- Armiger: Barrow-in-Furness and Barrow Town Council
- Adopted: 1867
- Crest: On a Wreath of the Colours out of the Battlements of a Tower a Ram's Head proper armed and collared Or.
- Shield: Gules on a Bend between a Serpent nowed in chief and a Stag trippant in base Or, an Arrow pointing upwards to a Bee volant proper upon a Chief Argent on Waves of the Sea a Paddle-Wheel Steamship under steam and canvas also proper.
- Motto: Semper Sursum

= Coat of arms of Barrow-in-Furness =

The coat of arms of Barrow-in-Furness are the official symbol of Barrow Town Council, North West England. The arms were officially granted on 13 December 1867 to the County Borough of Barrow-in-Furness.
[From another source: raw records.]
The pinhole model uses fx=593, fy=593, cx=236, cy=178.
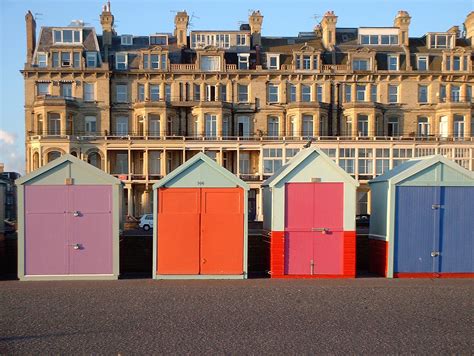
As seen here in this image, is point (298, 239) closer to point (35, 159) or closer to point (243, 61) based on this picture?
point (35, 159)

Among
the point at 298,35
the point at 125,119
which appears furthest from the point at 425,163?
the point at 298,35

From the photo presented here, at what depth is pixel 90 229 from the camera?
16.2 metres

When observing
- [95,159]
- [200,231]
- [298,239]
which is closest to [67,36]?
[95,159]

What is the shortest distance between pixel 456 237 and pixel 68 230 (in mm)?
10788

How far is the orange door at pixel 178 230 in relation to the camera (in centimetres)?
1641

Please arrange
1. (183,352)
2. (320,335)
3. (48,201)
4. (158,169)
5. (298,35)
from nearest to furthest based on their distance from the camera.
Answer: (183,352) < (320,335) < (48,201) < (158,169) < (298,35)

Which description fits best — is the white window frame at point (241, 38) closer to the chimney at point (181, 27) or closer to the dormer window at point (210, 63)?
the dormer window at point (210, 63)

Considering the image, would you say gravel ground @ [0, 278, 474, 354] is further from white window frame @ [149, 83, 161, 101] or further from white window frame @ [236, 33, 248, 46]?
white window frame @ [236, 33, 248, 46]

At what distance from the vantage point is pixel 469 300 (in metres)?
13.5

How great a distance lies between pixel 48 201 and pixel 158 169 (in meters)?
35.8

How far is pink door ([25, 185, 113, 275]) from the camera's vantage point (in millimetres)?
16109

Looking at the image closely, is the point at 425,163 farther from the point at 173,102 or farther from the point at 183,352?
the point at 173,102

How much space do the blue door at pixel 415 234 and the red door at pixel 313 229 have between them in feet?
5.32

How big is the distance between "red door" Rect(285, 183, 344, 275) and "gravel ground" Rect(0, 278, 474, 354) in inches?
26.3
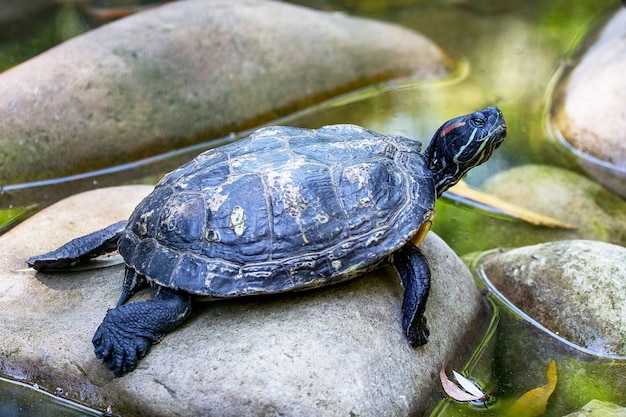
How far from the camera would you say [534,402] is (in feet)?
11.4

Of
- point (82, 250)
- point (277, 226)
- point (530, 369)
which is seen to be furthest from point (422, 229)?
point (82, 250)

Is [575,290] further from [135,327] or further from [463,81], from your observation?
[463,81]

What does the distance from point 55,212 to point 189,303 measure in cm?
178

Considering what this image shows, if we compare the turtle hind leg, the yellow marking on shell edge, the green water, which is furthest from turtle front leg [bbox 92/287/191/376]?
the green water

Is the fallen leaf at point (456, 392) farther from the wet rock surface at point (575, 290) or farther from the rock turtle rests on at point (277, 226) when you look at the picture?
the wet rock surface at point (575, 290)

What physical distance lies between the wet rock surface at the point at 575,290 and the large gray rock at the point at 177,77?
342cm

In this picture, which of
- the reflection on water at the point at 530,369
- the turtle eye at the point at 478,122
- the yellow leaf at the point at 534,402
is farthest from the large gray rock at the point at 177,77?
the yellow leaf at the point at 534,402

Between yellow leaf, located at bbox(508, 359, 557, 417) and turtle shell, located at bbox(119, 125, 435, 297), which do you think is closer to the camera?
turtle shell, located at bbox(119, 125, 435, 297)

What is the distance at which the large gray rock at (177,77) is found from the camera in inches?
224

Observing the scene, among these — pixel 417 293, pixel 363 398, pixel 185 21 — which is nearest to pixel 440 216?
pixel 417 293

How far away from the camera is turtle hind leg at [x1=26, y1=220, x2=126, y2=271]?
371 centimetres

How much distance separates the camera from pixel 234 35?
21.9 ft

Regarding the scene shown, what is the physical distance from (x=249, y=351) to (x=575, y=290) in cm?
216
Upon the amalgamation of the County Borough and adjacent Dalton-in-Furness Urban District on 16 April 1975 the arms were adopted by the Barrow Borough Council. The Borough of Barrow-in-Furness was in turn subsumed by Westmorland and Furness Unitary Authority in 2023 with a new Barrow Town Council established concurrently.

==Symbolism==
The chief of the arms incorporates a steam ship, emblematic of Barrow's shipping and port related industries. Below diagonally intercepting the arms is a band containing a bee and arrow to reflect the town's name (B-arrow). The stag and serpent either side are taken from the crests of the Duke of Buccleuch and the Duke of Devonshire respectively, who were the principal landowners at the time of Barrow's early growth. The ram's head a top of the arms symbolises Sir James Ramsden, Barrow's first mayor and a major figure in the development of the town. The Latin script below reads 'Semper Sursum', which is the town's motto meaning 'always upwards'.

==Use==
The 'bee and arrow' element of the arms has been incorporated within the crest of Barrow A.F.C., while the arms themselves are emblazoned on several Barrow buildings including the Town Hall, Nan Tait Centre, John Whinnerah Institute and Abbey Road Working Men's Club.